Os fãs do western vão descobrir, por exemplo, que a primeira parte de Austrália se inspira nitidamente num dos últimos clássicos do gênero, Era uma vez no Oeste, de Sérgio Leone. Como Jill McBain interpretada por Claudia Cardinale neste filme, Sarah Ashley chega de longe para a fazenda de seu marido apenas para descobrir que ele foi assassinado, possivelmente a mando dos que desejam adquirir suas terras – e decide, contra todas as expectativas, manter a terra, conduzir o negócio e enfrentar os poderosos. Não é a única referência – Baz Luhrmann, como boa parte dos cineastas de sua geração, é apaixonado por citações. Os fãs dos filmes de guerra, por exemplo, podem apreciar, na segunda parte da narrativa, sua releitura do ataque a Pearl Harbor em outro clássico, Tora! Tora! Tora!, de Richard Fleischer. E boa parte dos acontecimentos de Austrália serão filtrados, pelos espectadores, pela memória de O mágico de Oz, cuja história é contada por Sarah ao pequeno Nullah – e o menino, em outro momento, assiste a célebre versão cinematográfica realizada em 1939.

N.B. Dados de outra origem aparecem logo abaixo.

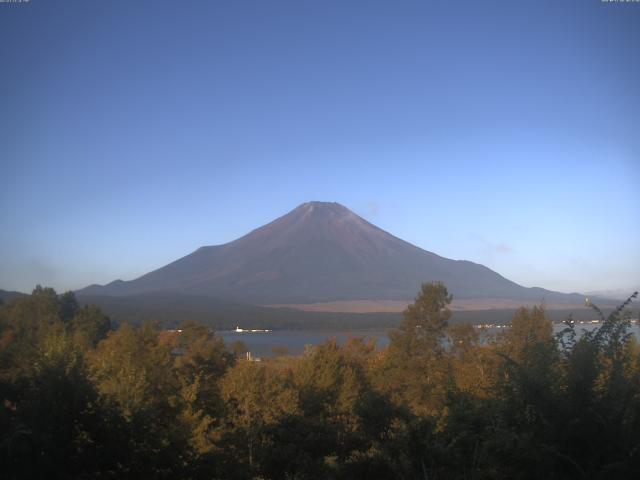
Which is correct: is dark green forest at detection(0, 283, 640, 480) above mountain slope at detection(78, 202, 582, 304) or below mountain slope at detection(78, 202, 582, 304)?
below

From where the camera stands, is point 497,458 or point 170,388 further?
point 170,388

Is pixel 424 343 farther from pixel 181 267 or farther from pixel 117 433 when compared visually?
pixel 181 267

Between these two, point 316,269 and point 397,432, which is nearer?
point 397,432

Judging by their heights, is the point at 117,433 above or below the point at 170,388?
above

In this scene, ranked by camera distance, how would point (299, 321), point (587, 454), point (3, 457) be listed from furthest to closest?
1. point (299, 321)
2. point (587, 454)
3. point (3, 457)

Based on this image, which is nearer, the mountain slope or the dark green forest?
the dark green forest

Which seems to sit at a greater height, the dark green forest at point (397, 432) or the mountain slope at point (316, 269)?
the mountain slope at point (316, 269)

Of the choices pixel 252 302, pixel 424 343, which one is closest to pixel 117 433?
pixel 424 343

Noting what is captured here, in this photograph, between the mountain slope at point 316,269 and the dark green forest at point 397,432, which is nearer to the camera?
the dark green forest at point 397,432
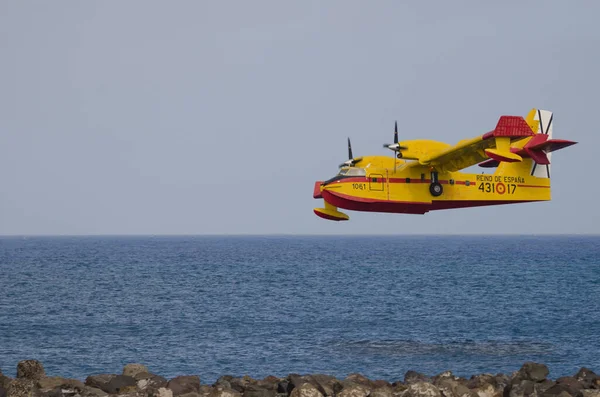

Felizmente, essa miscelânea não vira uma colcha de retalhos, mas um épico que pode emocionar boa parte dos espectadores, com mais ar de romance que de conto ou peça de teatro. Austrália tem cenas magníficas, como o estouro da boiada à beira do precipício, o beijo sob as primeiras chuvas depois da estação seca, o retorno das crianças após o ataque japonês a Darwin, o fim do vilão. Baz Luhrmann usa diversos recursos para dar unidade ao conjunto. Primeiro, abusa de sua visão de que o cinema não tem muito a ver com o mundo real – frauda descaradamente a história e a geografia quando elas são inadequadas aos sentimentos que pretende despertar com o filme. Segundo, não tem o menor pudor em utilizar todo o instrumental do cinema para entreter e emocionar o espectador, caminhando em diversos momentos no rumo do dramalhão – e em obediência a seu estilo, recusa-se a esconder esse fato, lembra-nos o tempo todo que estamos assistindo a um épico.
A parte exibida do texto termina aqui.